Pictures with short captions:
- - - -

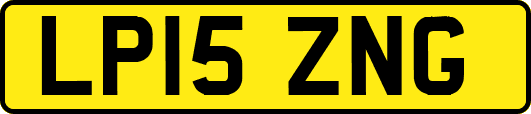 LP15ZNG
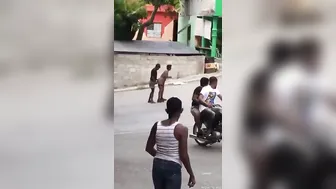 Crazy Couple Having Rough Doggy Style Sex Caught On Tape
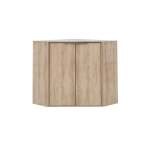 Sayo Top Corner Kitchen Unit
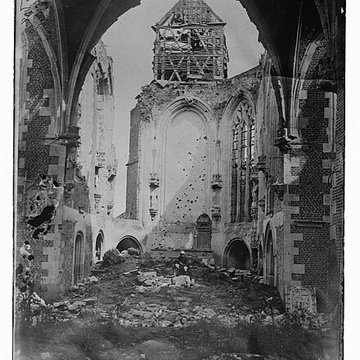 Église Notre-Dame de Lorette de Tilloloy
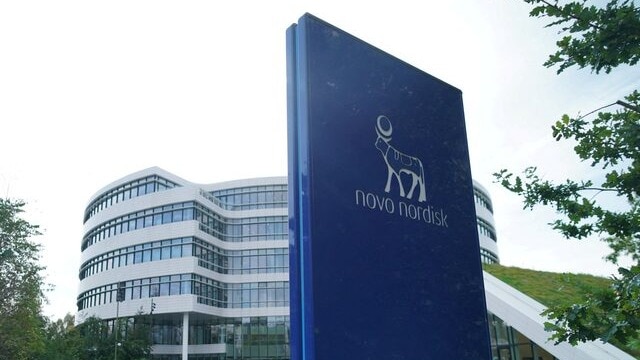 For FY25, Novo Nordisk reported revenue of $38.7 billion, with GLP-1-based therapies forming the largest share.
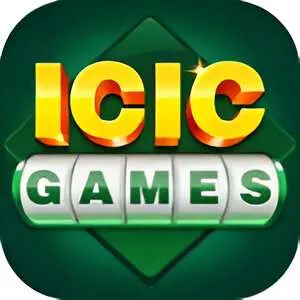 ICIC Games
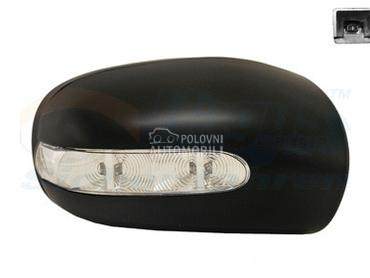 Migavac u retrovizoru za Mercedes Benz CLC Klasa od 2001. do 2008. god.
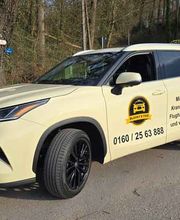 Blacky´s Taxi & Mietwagen Bild 4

- - - -

> _Exercise directions_:
Every entry must be reproduced exactly, with the images left out.

> _Answer to this problem_:
 LP15ZNG
 Crazy Couple Having Rough Doggy Style Sex Caught On Tape
 Sayo Top Corner Kitchen Unit
 Église Notre-Dame de Lorette de Tilloloy
 For FY25, Novo Nordisk reported revenue of $38.7 billion, with GLP-1-based therapies forming the largest share.
 ICIC Games
 Migavac u retrovizoru za Mercedes Benz CLC Klasa od 2001. do 2008. god.
 Blacky´s Taxi & Mietwagen Bild 4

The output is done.